Дней оставалось порядочно…
– Инна… – повторила Сусанна Андреевна. – Что же ты наделала?
– Что я наделала? – Инна смотрела на классную руководительницу чистыми глазами, и на щеках её не появлялся позорный румянец, бледными были щёки Инны.
– Где ты гуляла эти три дня? – спросила Сусанна Андреевна.
– Гуляла, – повторила Инна. – Эти три дня я болела… О чём завтра же представлю справку… Возвращаясь из поликлиники, я встретила Костю Благовещенского и остановилась с ним поговорить. Только я хотела спросить у него, почему он не в школе, появилась химичка. Не знаю почему, но она предположила самое нелепое будто я и Благовещенский прогуливаем вместе уроки, а её долг немедленно вернуть нас на путь истинный… Согласитесь, как-то не очень хочется объяснять такому человеку, что он ошибается, что он не прав, и так далее… Вот я и подумала, что справка с печатями объяснит всё гораздо лучше…
– Ты её принесла?
– Справка будет завтра, – спокойно ответила Инна. – Потому что сегодня я ещё считаюсь больной…
– В таком случае ты можешь идти домой. – Сусанна Андреевна смотрела в окно. Казалось, Инна её мало занимает. По стеклу ползли капли. Класс молчал, как на похоронах.
– Дождь, – сказала Инна, – такой сильный дождь. Мне не хочется выходить под дождь…
– Дождь, – повторила Сусанна Андреевна.
Казалось, окон нет, и капли летят в класс.
– Садись, Инна, – сказала устало Сусанна Андреевна. Открыла журнал. – Что у нас на сегодня? На чём мы в прошлый раз остановились?
– На Маяковском, – сказал Женя Константинов.

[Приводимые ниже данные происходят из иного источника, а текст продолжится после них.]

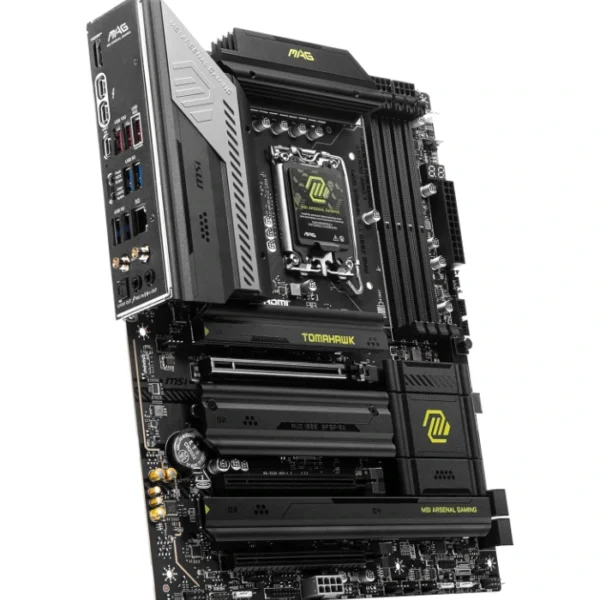 MSI MAG Z890 TOMAHAWK WiFi — ATX, LGA 1851, DDR5, 4 slots | 911-7E32-003 - Imagen 3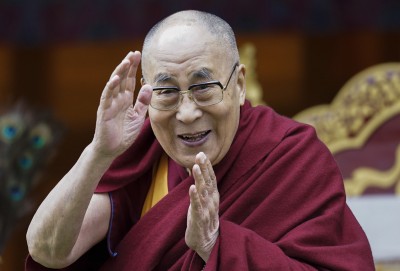 अपने जन्मदिन पर तिब्बती धर्मगुरु दलाई लामा ने लोगों से की ये खास अपील
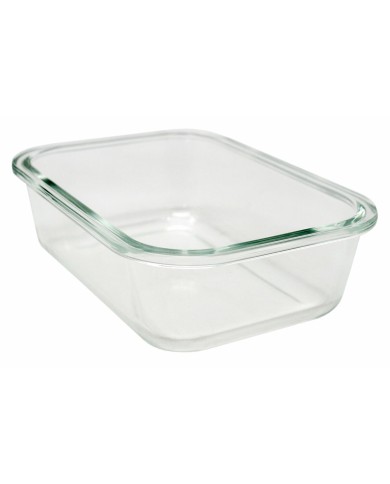 Porta pranzo Vin Bouquet Cristallo 1,5 L Porta pranzo Vin Bouquet Cristallo 1,5 L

– Прекрасно, – обрадовалась Сусанна Андреевна Что ты, Женя, знаешь из Маяковского?
– Всё! – нагло ответил Женя.
– Всё? – удивилась Сусанна Андреевна.
– Хотите о дожде? – спросил Женя и, не дожидаясь согласия, продекламировал:
В стёклах дождинки серые
свылись,
гримасу громадили,
как будто воют химеры
собора Парижской богоматери.
Некоторое время все сидели молча, потрясённые константиновскими познаниями. Сусанна Андреевна медленно подошла к столу, за которым стоял Женя, и вытащила из-под тетрадей том Маяковского.
– Женя сейчас как раз читал «Облако в штанах», – сказала Сусанна Андреевна. – Как раз на этой странице…
– Я пошутил, – ответил Женя. – Мы остановились Блоке… А Маяковский так… Любимый поэт…
– Блока ты так же хорошо знаешь?
– Я уже ответил Маяковского, – сказал Женя. – Два великих поэта за один урок, за какие-то жалкие сорок пять минут, это слишком много…
– Тогда будем повторять билеты, – сказала учительница.
– Странный человек наша Сусанна Андреевна, – шепнул Гектор Инне.
– Где я возьму эту проклятую справку? – испуганно спросила Инна.
Зазвенел звонок.
…Косте надоело идти по направлению к недостижимым трубам на горизонте, тем более что дома кончились, трамвайная линия змеилась вдоль полей, над которыми кружились белоносые грачи. Костя подождал трамвая и поехал в обратную сторону. Об Инне Костя больше не думал. Трамвай прозвенел мимо Костиного дома, мимо Костиной школы и через полчаса подобрался к зоопарку – утреннему, холодному и безлюдному. Костя побродил немного вдоль грязных и вонючих клеток, а потом отправился в тёплый лекторий смотреть фильм и слушать лекцию про парнокопытных.
В лектории заседали очкастые юные натуралисты, члены клуба любителей животных.
– Дело в том, что к парнокопытным относятся ещё и ослики, – говорил один из членов клуба. – В нашем зоопарке тоже есть ослик, но он получает самую плохую пищу, живёт в самой тесной клетке, а летом его даже не пускают на траву… Я предлагаю учредить для ослика ежемесячную стипендию. Пусть каждый член клуба сдаёт каждый месяц по пятьдесят копеек для помощи ослику…
Костя сдал рубль.
– Вы сразу за два месяца? – спросил юный натуралист.
– Нет, просто я очень люблю ослика, – ответил Костя и вышел под дождь.